Il rappelle d’abord la méthode et les résultats issus de ses travaux sur « l’euro alimentaire » (voir à ce sujet un précédent billet). Il montre que depuis 2000 la part de la valeur ajoutée de l’agriculture dans la consommation alimentaire est globalement orientée à la baisse, malgré une inflexion depuis 2005 (figure), et est fortement influencée par le poids croissant des importations et les évolutions des prix relatifs.
Part de la valeur ajoutée de l’agriculture dans la consommation alimentaire en France (base 100 = 1999)

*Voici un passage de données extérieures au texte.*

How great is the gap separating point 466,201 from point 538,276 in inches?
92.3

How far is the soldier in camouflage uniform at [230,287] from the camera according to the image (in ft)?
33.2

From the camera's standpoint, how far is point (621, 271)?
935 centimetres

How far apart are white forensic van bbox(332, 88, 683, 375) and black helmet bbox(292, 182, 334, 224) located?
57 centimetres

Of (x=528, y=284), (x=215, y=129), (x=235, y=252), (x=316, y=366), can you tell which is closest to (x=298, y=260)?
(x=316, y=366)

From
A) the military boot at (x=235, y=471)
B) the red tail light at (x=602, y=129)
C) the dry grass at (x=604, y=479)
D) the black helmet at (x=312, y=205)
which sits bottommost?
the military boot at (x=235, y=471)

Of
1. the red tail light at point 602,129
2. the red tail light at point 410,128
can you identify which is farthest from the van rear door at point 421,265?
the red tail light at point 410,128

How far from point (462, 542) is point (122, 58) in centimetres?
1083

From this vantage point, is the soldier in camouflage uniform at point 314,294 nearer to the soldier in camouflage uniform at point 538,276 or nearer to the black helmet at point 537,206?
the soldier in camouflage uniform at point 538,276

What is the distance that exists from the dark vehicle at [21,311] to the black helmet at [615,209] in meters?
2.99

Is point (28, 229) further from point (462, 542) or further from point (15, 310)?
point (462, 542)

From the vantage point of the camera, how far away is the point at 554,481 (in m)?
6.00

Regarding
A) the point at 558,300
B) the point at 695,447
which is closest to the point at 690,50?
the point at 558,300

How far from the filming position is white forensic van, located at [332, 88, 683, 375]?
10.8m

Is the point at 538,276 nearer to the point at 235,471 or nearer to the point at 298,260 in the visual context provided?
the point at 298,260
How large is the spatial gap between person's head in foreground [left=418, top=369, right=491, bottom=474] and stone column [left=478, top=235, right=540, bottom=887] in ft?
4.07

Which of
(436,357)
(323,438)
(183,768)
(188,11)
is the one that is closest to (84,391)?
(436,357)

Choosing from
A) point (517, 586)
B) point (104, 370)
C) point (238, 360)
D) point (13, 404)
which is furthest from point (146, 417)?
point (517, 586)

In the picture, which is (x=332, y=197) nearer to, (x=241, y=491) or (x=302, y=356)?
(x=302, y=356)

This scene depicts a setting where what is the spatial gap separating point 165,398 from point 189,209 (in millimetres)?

Source : Classiques Garnier
La deuxième partie examine la structure des marchés en aval de l’agriculture. Dans plusieurs filières, le maillon industriel correspond au modèle d’« oligopoles à frange » : les entreprises agroalimentaires sont très concentrées au sein de quelques grands groupes industriels, qui coexistent avec un nombre élevé d’entreprises de taille modeste. C’est le cas de l’industrie laitière. Au maillon distribution, la structure de marché prend la forme d’« oligopoles bilatéraux », impliquant un petit nombre de fournisseurs (industriels) face à un effectif limité de clients (distributeurs).
Sur la période 2015-2020, le résultat avant impôt du secteur des industries alimentaires représentait en moyenne 4,3 % du chiffre d’affaires. Ce ratio est inférieur à la moyenne de l’industrie manufacturière non alimentaire (6,9 %). En effet, le secteur fait face à plusieurs difficultés économiques, notamment une productivité globale faible, voire en baisse, se traduisant par une diminution des taux de marge.
La dernière partie montre comment les politiques publiques (réglementation du commerce, droit de la concurrence, politique agricole commune) ont cherché à influencer la répartition de la valeur dans ce secteur. De récentes évolutions réglementaires nationales (contractualisation, prise en compte des indicateurs de coûts de production) et européennes (assouplissement du droit de la concurrence pour les organisations de producteurs) visent ainsi à rééquilibrer les relations commerciales. Mais selon l’auteur, leur efficacité reste à démontrer.